Exploratory Data Analysis#

With the metrics extracted, let’s do some quick exploratory data analysis to get a sense of the data

import seaborn as sns

sns.boxplot(x="label", y="lix", data=metrics_df)
<Axes: xlabel='label', ylabel='lix'>
../_images/0d87aeeac921efc40ab67f21412d8c6ee5fc517d72c321ef0eafcbbfb84d6ea5.png

Let’s run a quick test to see if any of our metrics correlate strongly with the label

# encode the label as a boolean
metrics_df["is_ham"] = metrics_df["label"] == "ham"
# compute the correlation between all metrics and the label
metrics_correlations = metrics.corrwith(metrics_df["is_ham"]).sort_values(
    key=abs, ascending=False
)
metrics_correlations[:10]
token_length_std              -0.409000
n_characters                  -0.408325
n_unique_tokens               -0.363069
coleman_liau_index            -0.325169
automated_readability_index   -0.322269
rix                           -0.304089
n_tokens                      -0.298789
token_length_mean             -0.294734
sentence_length_std           -0.290166
dependency_distance_std       -0.285822
dtype: float64

That’s some pretty high correlations - let’s plot a few of them!

# plot a kde plot for the top 3 metrics
import matplotlib.pyplot as plt

fig, ax = plt.subplots(1, 3, figsize=(10, 5), sharey=False)
for i, metric in enumerate(metrics_correlations.index[:3]):
    sns.kdeplot(metrics_df, x=metric, hue="label", ax=ax[i])
../_images/41e3a68f9f39899c57fe5e5d53e09e1c3589e3f6c0ffd2e5070633f0d147f7f7.png

Cool!
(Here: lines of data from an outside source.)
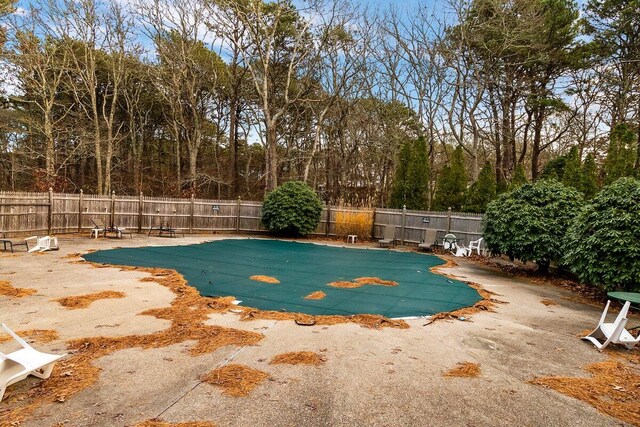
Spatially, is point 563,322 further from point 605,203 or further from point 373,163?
point 373,163

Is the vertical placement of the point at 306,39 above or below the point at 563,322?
above

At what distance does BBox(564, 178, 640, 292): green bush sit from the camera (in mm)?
5582

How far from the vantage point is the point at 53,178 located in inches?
602

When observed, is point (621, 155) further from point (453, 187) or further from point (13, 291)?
point (13, 291)

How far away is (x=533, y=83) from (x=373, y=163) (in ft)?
32.5

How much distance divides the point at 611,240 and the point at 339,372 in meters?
5.28

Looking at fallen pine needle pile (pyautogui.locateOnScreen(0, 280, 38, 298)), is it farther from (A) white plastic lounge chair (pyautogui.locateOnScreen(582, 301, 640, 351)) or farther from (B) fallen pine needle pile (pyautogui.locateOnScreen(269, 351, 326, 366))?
(A) white plastic lounge chair (pyautogui.locateOnScreen(582, 301, 640, 351))

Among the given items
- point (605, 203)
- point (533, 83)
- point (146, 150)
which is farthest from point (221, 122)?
point (605, 203)

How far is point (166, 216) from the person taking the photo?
13969 mm

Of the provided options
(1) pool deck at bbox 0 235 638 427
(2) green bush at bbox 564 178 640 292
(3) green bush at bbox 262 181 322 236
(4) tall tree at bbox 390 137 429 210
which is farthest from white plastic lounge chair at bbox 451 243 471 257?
(1) pool deck at bbox 0 235 638 427

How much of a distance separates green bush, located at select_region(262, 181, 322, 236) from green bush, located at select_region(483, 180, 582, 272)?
23.5 ft

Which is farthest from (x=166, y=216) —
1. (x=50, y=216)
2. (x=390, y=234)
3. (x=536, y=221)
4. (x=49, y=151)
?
(x=536, y=221)

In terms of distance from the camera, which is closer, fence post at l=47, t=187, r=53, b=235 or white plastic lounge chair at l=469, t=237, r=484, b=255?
fence post at l=47, t=187, r=53, b=235

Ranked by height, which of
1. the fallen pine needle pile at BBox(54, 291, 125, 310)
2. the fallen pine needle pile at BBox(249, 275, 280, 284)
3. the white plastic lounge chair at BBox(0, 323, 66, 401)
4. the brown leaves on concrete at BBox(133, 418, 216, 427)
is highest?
the white plastic lounge chair at BBox(0, 323, 66, 401)
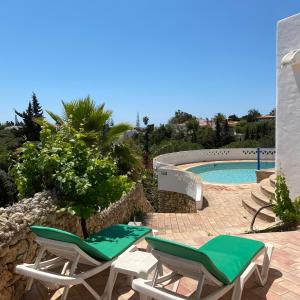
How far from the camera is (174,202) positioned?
16.9m

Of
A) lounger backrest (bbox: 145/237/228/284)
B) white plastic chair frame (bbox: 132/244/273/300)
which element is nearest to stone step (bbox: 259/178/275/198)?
white plastic chair frame (bbox: 132/244/273/300)

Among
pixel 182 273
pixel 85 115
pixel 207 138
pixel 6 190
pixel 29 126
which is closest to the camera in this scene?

We’ve now done a quick analysis of the SMS dataset and found the distributions of e.g. the standard deviation of token length, the number of characters, and the number of unique tokens to be distributed differently between the actual SMS’s and spam.

Next steps could be continue the exploratory data analysis or to build a simple classifier using the extracted metrics.